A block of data
↓

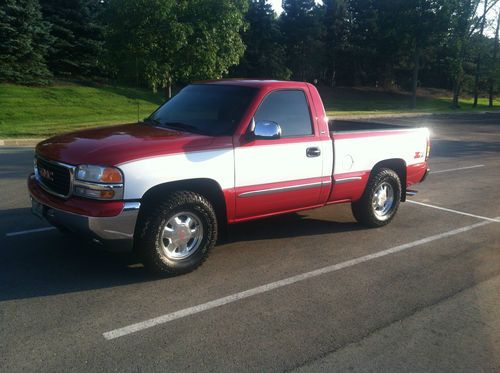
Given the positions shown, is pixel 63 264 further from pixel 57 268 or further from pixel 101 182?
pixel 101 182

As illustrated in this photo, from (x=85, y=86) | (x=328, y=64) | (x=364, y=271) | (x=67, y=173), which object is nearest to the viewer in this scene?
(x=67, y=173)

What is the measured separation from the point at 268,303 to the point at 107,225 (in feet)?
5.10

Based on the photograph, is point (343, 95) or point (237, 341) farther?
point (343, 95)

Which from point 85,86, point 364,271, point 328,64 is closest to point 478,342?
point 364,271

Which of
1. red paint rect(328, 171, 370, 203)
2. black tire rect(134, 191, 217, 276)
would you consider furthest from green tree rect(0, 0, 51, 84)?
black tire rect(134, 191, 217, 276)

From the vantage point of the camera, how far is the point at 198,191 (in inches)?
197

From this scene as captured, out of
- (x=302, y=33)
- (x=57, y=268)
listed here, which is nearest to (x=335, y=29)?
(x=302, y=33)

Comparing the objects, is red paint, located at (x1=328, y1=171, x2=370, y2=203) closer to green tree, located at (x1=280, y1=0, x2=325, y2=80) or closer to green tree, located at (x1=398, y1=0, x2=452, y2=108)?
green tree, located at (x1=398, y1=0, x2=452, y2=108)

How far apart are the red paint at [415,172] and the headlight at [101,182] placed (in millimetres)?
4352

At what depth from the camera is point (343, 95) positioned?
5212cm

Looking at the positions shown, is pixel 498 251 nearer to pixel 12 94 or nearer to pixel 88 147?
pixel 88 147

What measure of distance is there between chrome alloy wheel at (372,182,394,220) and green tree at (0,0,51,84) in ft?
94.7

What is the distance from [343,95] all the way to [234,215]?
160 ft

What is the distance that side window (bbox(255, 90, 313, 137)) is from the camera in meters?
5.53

↑
↓

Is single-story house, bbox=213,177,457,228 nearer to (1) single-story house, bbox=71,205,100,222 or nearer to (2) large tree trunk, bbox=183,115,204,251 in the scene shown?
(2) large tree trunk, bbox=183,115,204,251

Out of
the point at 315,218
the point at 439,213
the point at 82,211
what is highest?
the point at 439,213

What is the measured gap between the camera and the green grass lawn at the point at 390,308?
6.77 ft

↑

**STATED EXERCISE:** Identify every line in the items above that contains the word "nearer", and copy each of those lines in full.

**FULL RESPONSE:**
Looking at the positions shown, is pixel 498 251 nearer to pixel 12 94 or nearer to pixel 88 147?
Is single-story house, bbox=213,177,457,228 nearer to (1) single-story house, bbox=71,205,100,222 or nearer to (2) large tree trunk, bbox=183,115,204,251 in the scene shown?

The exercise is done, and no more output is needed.